Not long after that summer, Kevin remembers the house was converted into a restaurant called Scalawags that served crabs and beer at picnic tables on the deck. Thirty-some years later, an enterprising gentleman by the name of Bill Shields purchased the business and converted it into the Aqua we know and love today with its outdoor drinking and dining, flowers, shirtless waiters, and casual and welcoming ambience.
Since its opening in 2005, this quintessential beach bar has been a runaway hit with the LGBTQ crowd and a mainstay on Baltimore Avenue. I can only imagine how much money I’ve spent there over the years. When Bill began thinking about selling the establishment in 2019, he spoke with the ownership of the Pines Restaurant across the street. Pines Partners Tyler Townsend and Bob Suppies had always been fans of Aqua and felt it would be a great complement to the Pines and to Baltimore Avenue if they kept it gay-owned. They brought in Kevin and put together an offer. It all happened very fast, and the new ownership group took over in the fall, right before COVID hit.
The new owners wanted to keep the essence of what Bill had created and what made Aqua so special. They gave the place a facelift by expanding and re-doing the deck and fence—goodbye sandbox—and updating the kitchen and bathrooms. New large garage-style doors created a better flow, blending the outside with the inside. And the purple light highlighting the gable of the old tent house is the perfect nod, I feel, to the place’s history. From the get-go, the fellas aimed to balance Aqua’s old Rehoboth charm with contemporary styling. This concept also extended to the menu and its mix of traditional pub food and healthy options. Honestly, the only food I remember at Aqua before the new menu was the queso and chips and that’s mainly because they helped break up a marriage.…

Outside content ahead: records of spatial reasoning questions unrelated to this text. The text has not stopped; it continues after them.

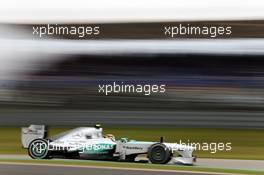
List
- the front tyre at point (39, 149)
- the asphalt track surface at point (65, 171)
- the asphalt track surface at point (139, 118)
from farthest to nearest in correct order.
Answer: the asphalt track surface at point (139, 118) < the front tyre at point (39, 149) < the asphalt track surface at point (65, 171)

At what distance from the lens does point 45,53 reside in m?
4.51

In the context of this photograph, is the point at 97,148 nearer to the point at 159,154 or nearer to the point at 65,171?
the point at 65,171

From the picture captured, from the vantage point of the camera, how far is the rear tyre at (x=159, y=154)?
3672 mm

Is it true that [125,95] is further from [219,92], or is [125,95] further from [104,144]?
[104,144]

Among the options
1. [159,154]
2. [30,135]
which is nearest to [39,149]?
[30,135]

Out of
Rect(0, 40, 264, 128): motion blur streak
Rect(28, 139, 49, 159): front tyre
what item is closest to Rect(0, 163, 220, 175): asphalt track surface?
Rect(28, 139, 49, 159): front tyre

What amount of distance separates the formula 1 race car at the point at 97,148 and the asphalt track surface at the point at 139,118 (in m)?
0.48

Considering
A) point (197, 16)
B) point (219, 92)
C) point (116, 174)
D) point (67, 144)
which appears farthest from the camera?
point (219, 92)

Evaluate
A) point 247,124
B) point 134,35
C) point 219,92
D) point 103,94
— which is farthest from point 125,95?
point 247,124

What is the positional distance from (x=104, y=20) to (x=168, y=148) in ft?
5.17

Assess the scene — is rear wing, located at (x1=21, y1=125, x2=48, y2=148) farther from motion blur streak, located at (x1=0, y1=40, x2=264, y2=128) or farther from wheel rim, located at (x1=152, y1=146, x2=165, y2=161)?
wheel rim, located at (x1=152, y1=146, x2=165, y2=161)

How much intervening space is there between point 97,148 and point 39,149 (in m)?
0.44

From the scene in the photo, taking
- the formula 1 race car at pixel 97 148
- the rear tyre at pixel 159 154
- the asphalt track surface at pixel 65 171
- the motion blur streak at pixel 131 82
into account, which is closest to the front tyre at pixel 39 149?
the formula 1 race car at pixel 97 148

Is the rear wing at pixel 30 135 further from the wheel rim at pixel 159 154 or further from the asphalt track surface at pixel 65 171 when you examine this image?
the wheel rim at pixel 159 154
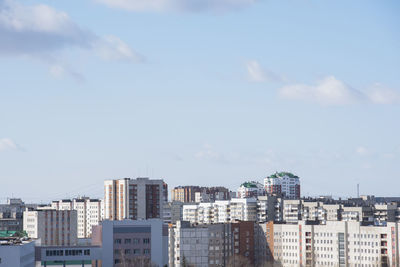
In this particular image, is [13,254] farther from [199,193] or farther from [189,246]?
[199,193]

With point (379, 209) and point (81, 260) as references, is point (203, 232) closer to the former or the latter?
point (81, 260)

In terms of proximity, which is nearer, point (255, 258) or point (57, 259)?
point (57, 259)

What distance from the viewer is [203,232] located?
86750 mm

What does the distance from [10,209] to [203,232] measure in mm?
74220

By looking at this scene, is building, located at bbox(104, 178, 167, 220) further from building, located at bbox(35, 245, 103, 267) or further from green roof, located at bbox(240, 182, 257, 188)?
green roof, located at bbox(240, 182, 257, 188)

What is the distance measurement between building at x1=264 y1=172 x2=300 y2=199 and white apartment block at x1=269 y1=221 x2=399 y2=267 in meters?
78.3

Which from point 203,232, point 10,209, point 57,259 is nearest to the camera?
point 57,259

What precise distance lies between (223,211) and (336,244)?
43088mm

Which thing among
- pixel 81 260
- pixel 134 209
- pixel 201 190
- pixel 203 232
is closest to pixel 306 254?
pixel 203 232

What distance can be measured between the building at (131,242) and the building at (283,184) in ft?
320

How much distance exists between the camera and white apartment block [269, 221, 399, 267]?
284 ft

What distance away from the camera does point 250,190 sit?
171 meters

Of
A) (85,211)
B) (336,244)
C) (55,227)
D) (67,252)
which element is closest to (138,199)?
(55,227)

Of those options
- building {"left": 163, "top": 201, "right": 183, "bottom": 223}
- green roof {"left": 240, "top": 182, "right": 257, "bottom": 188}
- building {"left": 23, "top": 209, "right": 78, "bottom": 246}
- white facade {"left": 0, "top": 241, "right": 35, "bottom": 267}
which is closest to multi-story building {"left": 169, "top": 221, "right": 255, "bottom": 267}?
building {"left": 23, "top": 209, "right": 78, "bottom": 246}
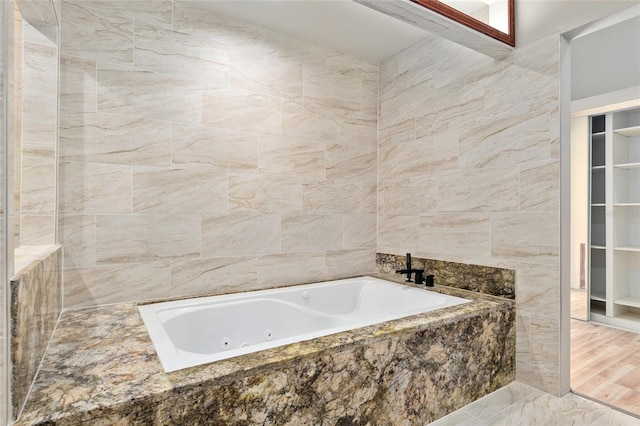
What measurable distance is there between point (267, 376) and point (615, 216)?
3566mm

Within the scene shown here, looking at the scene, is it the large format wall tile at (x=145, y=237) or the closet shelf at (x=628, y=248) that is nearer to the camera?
the large format wall tile at (x=145, y=237)

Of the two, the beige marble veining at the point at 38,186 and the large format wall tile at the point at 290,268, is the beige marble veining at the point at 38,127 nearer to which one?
the beige marble veining at the point at 38,186

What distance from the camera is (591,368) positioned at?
2338 millimetres

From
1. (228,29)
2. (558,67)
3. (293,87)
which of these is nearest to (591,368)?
(558,67)

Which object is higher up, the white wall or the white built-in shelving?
the white wall

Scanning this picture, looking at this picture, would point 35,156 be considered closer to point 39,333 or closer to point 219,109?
point 39,333

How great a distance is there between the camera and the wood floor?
2.00 meters

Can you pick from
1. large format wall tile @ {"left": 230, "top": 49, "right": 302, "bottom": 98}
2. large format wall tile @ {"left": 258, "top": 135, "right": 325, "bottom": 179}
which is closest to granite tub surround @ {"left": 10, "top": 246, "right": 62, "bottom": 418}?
large format wall tile @ {"left": 258, "top": 135, "right": 325, "bottom": 179}

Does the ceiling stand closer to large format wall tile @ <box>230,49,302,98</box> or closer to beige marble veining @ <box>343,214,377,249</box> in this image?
large format wall tile @ <box>230,49,302,98</box>

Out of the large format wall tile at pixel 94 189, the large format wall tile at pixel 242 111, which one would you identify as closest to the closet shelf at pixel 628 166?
the large format wall tile at pixel 242 111

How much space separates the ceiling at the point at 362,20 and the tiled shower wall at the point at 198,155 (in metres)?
0.10

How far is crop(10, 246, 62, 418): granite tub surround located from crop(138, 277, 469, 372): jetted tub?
1.29 ft

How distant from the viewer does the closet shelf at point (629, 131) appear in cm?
311

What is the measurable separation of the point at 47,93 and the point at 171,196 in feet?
2.62
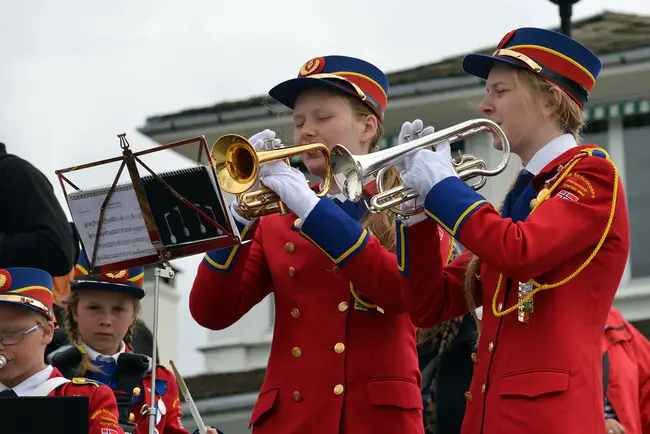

So, what’s on tap for the summer of 2022 now that COVID (hopefully) is in the rearview mirror? “More DJs and an updated menu,” Kevin says. “I’d love to host more events and perhaps even create some theme parties that harken back to the days when Rehoboth group house parties ruled the social scene.” Shirtless waiters? “We’re gonna try,” he promises. And the sunflowers? Will they be back? “I’ve already got them growing in the greenhouse out back,” Kevin assures me.
I can’t wait. Bring on the summer. ▼
Rich Barnett is the author of The Discreet Charms of a Bourgeois Beach Town, and Fun with Dick and James.